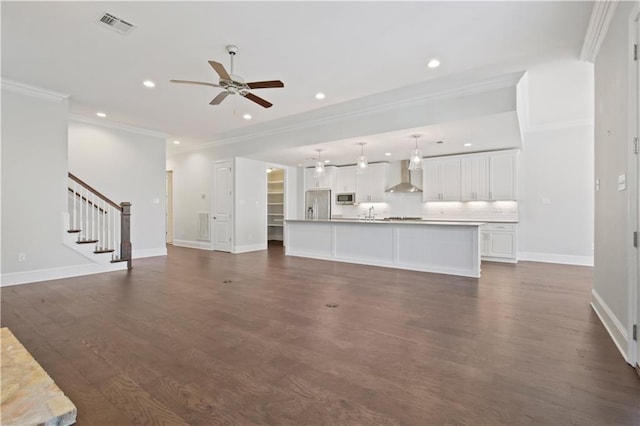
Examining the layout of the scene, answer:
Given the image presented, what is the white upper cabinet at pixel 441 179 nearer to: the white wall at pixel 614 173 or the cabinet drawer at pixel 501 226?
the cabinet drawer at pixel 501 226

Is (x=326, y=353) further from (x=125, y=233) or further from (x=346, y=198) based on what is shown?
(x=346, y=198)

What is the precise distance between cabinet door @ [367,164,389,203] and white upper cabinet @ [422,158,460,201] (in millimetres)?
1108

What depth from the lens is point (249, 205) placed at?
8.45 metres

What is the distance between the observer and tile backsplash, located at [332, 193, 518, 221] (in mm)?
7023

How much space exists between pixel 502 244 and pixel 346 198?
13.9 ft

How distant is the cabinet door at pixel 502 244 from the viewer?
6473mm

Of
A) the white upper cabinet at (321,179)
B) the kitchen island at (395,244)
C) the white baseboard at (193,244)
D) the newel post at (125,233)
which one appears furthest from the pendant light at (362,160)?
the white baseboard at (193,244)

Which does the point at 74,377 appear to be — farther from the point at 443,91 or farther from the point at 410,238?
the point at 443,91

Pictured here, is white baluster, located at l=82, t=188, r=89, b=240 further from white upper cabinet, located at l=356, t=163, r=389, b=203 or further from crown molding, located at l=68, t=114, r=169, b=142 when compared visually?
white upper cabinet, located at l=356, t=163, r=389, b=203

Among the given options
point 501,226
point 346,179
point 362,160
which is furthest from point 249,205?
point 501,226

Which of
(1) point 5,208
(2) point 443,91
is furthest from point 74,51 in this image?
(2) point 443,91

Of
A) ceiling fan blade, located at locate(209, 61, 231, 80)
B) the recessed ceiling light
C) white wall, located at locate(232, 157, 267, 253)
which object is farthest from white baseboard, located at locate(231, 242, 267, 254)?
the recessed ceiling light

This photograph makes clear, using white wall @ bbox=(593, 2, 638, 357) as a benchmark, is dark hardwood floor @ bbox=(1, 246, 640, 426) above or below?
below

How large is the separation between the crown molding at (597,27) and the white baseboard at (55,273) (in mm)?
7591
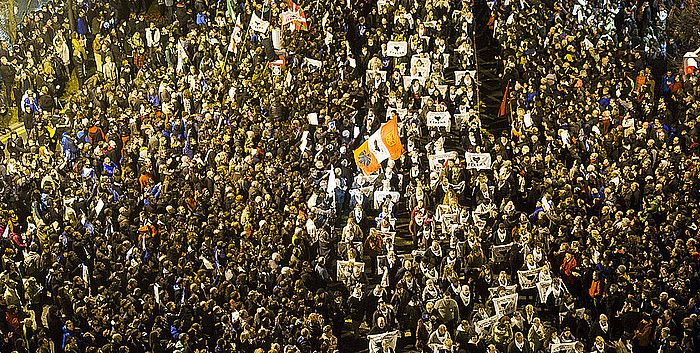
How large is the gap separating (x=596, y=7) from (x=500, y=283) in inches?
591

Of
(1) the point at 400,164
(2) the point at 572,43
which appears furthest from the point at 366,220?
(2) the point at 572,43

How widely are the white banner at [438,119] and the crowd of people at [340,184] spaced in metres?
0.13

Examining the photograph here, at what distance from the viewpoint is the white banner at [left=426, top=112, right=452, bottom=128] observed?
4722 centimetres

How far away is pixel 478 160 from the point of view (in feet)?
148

------------------------------

(Problem to work on) Write out again the lines from the one with "What depth from" through the end of the records exactly, without any of the pictures.

(Answer to the task)
What depth from the lens is point (249, 205) placed at?
8.45 metres

What is the distance between the observer and tile backsplash, located at [332, 193, 518, 221] (in mm)?
7023

How much space exists between pixel 502 244 and pixel 346 198?
13.9 ft

How distant is the cabinet door at pixel 502 244 from the viewer?
6473mm

Of
A) the white upper cabinet at (321,179)
B) the kitchen island at (395,244)
C) the white baseboard at (193,244)
D) the newel post at (125,233)
which one appears furthest from the pendant light at (362,160)?
the white baseboard at (193,244)

Which does the point at 74,377 appear to be — farther from the point at 443,91 or farther from the point at 410,238?
the point at 443,91

Pictured here, is white baluster, located at l=82, t=188, r=89, b=240 further from white upper cabinet, located at l=356, t=163, r=389, b=203 or further from crown molding, located at l=68, t=114, r=169, b=142 when compared visually?
white upper cabinet, located at l=356, t=163, r=389, b=203

Among the given options
point 501,226
point 346,179
point 362,160
which is furthest from point 249,205?
point 501,226

Which of
(1) point 5,208
(2) point 443,91
is furthest from point 74,51 in this image?
(2) point 443,91

Of
A) ceiling fan blade, located at locate(209, 61, 231, 80)
B) the recessed ceiling light
C) white wall, located at locate(232, 157, 267, 253)
which object is farthest from white baseboard, located at locate(231, 242, 267, 254)?
the recessed ceiling light

This photograph makes clear, using white wall @ bbox=(593, 2, 638, 357) as a benchmark, is dark hardwood floor @ bbox=(1, 246, 640, 426) above or below?
below

How large is the separation between the crown molding at (597,27) and the white baseboard at (55,273) (in mm)?
7591
How large is the gap separating (x=596, y=7) from (x=500, y=283) in inches?
591

Of
(1) the point at 400,164
(2) the point at 572,43
which appears furthest from the point at 366,220?
(2) the point at 572,43

How widely are the white banner at [438,119] and the crowd of people at [340,184] spaced in metres?
0.13

Examining the photograph here, at what distance from the viewpoint is the white banner at [left=426, top=112, right=452, bottom=128] observed?
4722 centimetres

How far away is pixel 478 160 from the point of view (in feet)?
148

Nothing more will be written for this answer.